◆ **ОТРЫВОК**:
..........

Командарм Буденный впоследствии, когда развернулась полемика по поводу бабелевских рассказов о Конармии, утверждал, что автор — вспомним, по оценке другого буденновца, начдива Савицкого: очкарик, паршивенький, киндербальзам! — постоянно обретался в обозе и, следственно, видел армию, как мог ее видеть наблюдатель из обоза.
Но в конармейском дневнике Бабеля, который опубликован был впервые почти через пятьдесят лет после гибели писателя в угодьях ГУЛАГа, находим июльскую запись: «У нас хромает артснабжение, втягиваюсь в штабную работу — гнусная работа убийства».
Спустя несколько дней, под первое августа, еще одна запись — не запись, а крик души, обреченной, по законам войны, слушать самое себя: «Боже, август, скоро умрем, неистребима людская жестокость. Дела на фронте ухудшаются… Все уехали, осталось несколько человек штабных, моя тачанка стоит у штаба, я слушаю бой, хорошо мне почему-то, нас немного, нет обозов (заметьте: нет обозов, давно уехали обозы!), нет административного штаба, спокойно, легко, огромное самообладание Тимошенки». Напомним: Тимошенко, Семен Константинович, начдив, будущий советский маршал, нарком обороны, известный своей твердостью и жестокостью.
Чуть далее, как деталь конторской записи, в тот же день, первого августа двадцатого года: «Сходил на батарею, точная, неторопливая, техническая работа. Под пулеметным обстрелом… пробираемся по окопам…»
Двумя днями позднее, третьего августа: «Поле сражения. Начинается бой, мне дают лошадь. Вижу, как строятся колонны, цепи, идут в атаку… нет людей, есть колонны, огонь достигает высочайшей силы, в безмолвии происходит рубка».
Что же было главным в этот день: сражение, страшное поле, усеянное порубленными, проломленные черепа, разбросанные записные книжки, Евангелия, тела в жите, отчаяние, которое наваливалось вдруг, неотразимо?
Нет, не это главное. «За этот день — главное — описать красноармейцев и воздух». Бытописатель, хронист, летописец, он производит беспощадный реестр дню и записывает себе, художнику, наказ впрок, чтобы потом, когда война станет уже уделом истории, не забыть главного: описать красноармейцев и воздух.

..........

◆ **ИСХОДНЫЕ ДАННЫЕ**:
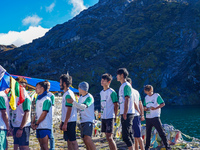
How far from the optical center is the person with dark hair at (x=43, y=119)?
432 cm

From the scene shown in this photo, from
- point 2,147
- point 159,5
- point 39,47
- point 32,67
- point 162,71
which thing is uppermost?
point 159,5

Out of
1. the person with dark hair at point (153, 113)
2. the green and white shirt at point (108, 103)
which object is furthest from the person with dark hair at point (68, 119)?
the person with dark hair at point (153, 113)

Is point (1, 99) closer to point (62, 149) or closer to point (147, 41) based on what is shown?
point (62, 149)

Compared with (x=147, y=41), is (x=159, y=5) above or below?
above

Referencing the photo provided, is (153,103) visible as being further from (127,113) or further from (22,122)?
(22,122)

..........

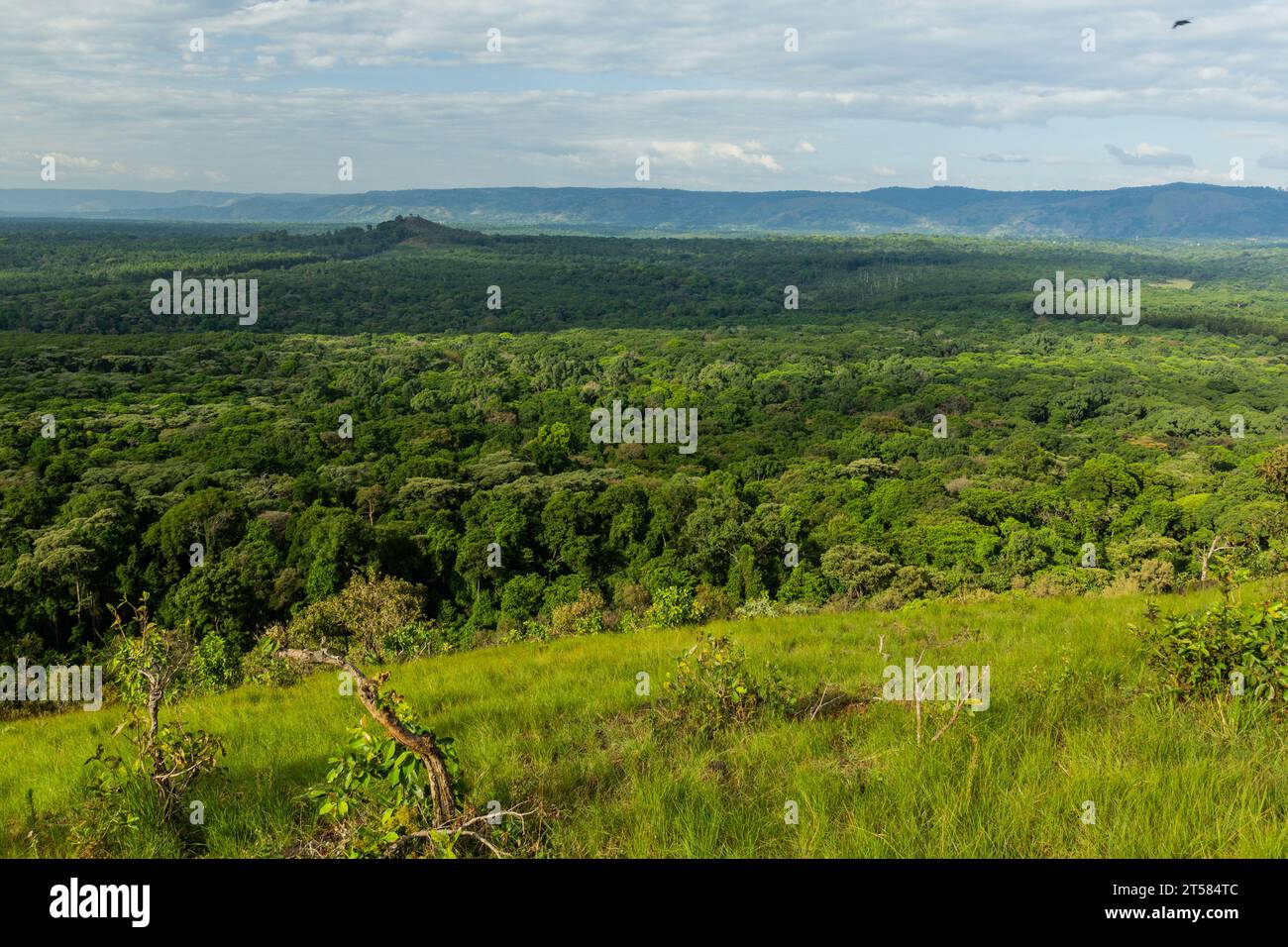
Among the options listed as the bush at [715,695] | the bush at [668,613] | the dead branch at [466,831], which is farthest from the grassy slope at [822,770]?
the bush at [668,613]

..........

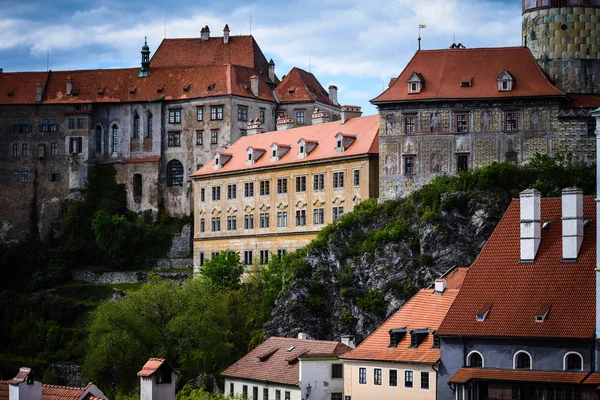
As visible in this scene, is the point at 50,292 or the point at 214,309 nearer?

..........

◆ **ВОПРОСЫ И ЗАДАНИЯ**:
[1] Ответьте на вопросы по отрывку о конармейском дневнике Бабеля.
(a) Где, по утверждению Буденного, постоянно находился Бабель?
(b) Какую работу Бабель в дневнике назвал «гнусной работой убийства»?
(c) Что Бабель считал главным описать за день сражения третьего августа?
[2] Продолжите отрывок о конармейском дневнике Бабеля, начав сразу после его последнего предложения.
Приведенные записи для работы не понадобятся.

◆ **ОТВЕТЫ**:
[1]
(a) В обозе.
(b) Штабную работу.
(c) Красноармейцев и воздух.

[2]
В новелле «Учение о тачанке» рукой геометра начертан треугольник, «на котором зиждется наш обычай: рубить — тачанка — кровь…». Высокие колеса скрипят в дорожной пыли, клубы которой окутывают непроницаемой завесой все, что лежит на пути тачанки. И вдруг на фронтоне костела, на почерневшем его золоте, высвечиваются буквы: «Во славу Иисуса и его божественной матери…»
Это еще не главное, но это уже подступ к главному. Нету тачанки, этой вершины в треугольнике, где у основания «рубить» и «кровь», тачанки, о которой писана новелла. Вдруг — непонятно откуда, непонятно как — подле хасидской синагоги, присевшей к нищей земле, возникают фигуры узкоплечих галицийских евреев, и хронист Бабель, одержимый восторгом, которого нельзя ему, летописцу, выказывать, заключает свою новеллу о тачанке: «…Сила их скорби полна сумрачного величия и тайное презрение к пану безгранично. Глядя на них, я понял жгучую историю этой окраины, повествование о талмудистах, державших на откупу кабаки, о раввинах, занимавшихся ростовщичеством, о девушках, которых насиловали польские жолнеры и из-за которых стрелялись польские магнаты». Военный корреспондент газеты «Красный кавалерист», кандидат прав Петербургского университета К. Лютов, русского роду, православной веры, он собственной рукой срывает с лица своего постылую маску, которую сам на себя и напялил: «Братишка, садись с нами снедать, покеле твой гусь доспеет…» — и отдается чувству блаженного первородства, где гордость замешана не на чужой, по тысячелетним россказням недругов, а на своей, от народа овцеводов, патриархов и царей, крови.
Как будто не две тысячи лет назад, как будто сегодня Йосеф бен Маттитьяху — Иосиф Флавий, внук первосвященника, генерал, великий историк иудеев — отступился от своего преданного казни народа и подался к римлянам, бранят и поносят его правоверные потомки в ермолках, державшие в своих руках одно-единственное оружие: Моисеев закон, Тору. Жестокая необходимость — вопрос шел для него о жизни и смерти — понудила Иосифа приписаться к дому, где патер фамилиас был римский император Веспасиан, погубитель, вместе с сыном своим Титом Флавием, Второго храма.
Тяжкий — я бы сказал, тягчайший — грех принял он на свою душу, но лица своего не прятал никогда. Напротив, при всякой возможности представлялся, по тогдашней формуле, урби эт орби — Риму и миру — какого он роду-племени, и вступал с хулителями поверженного народа в жестокое единоборство, с единственным оставленным у него в руках оружием — пером хрониста, летописца, преображающим человеческие дела в буквы и слова, начертанные на свитке пергамента.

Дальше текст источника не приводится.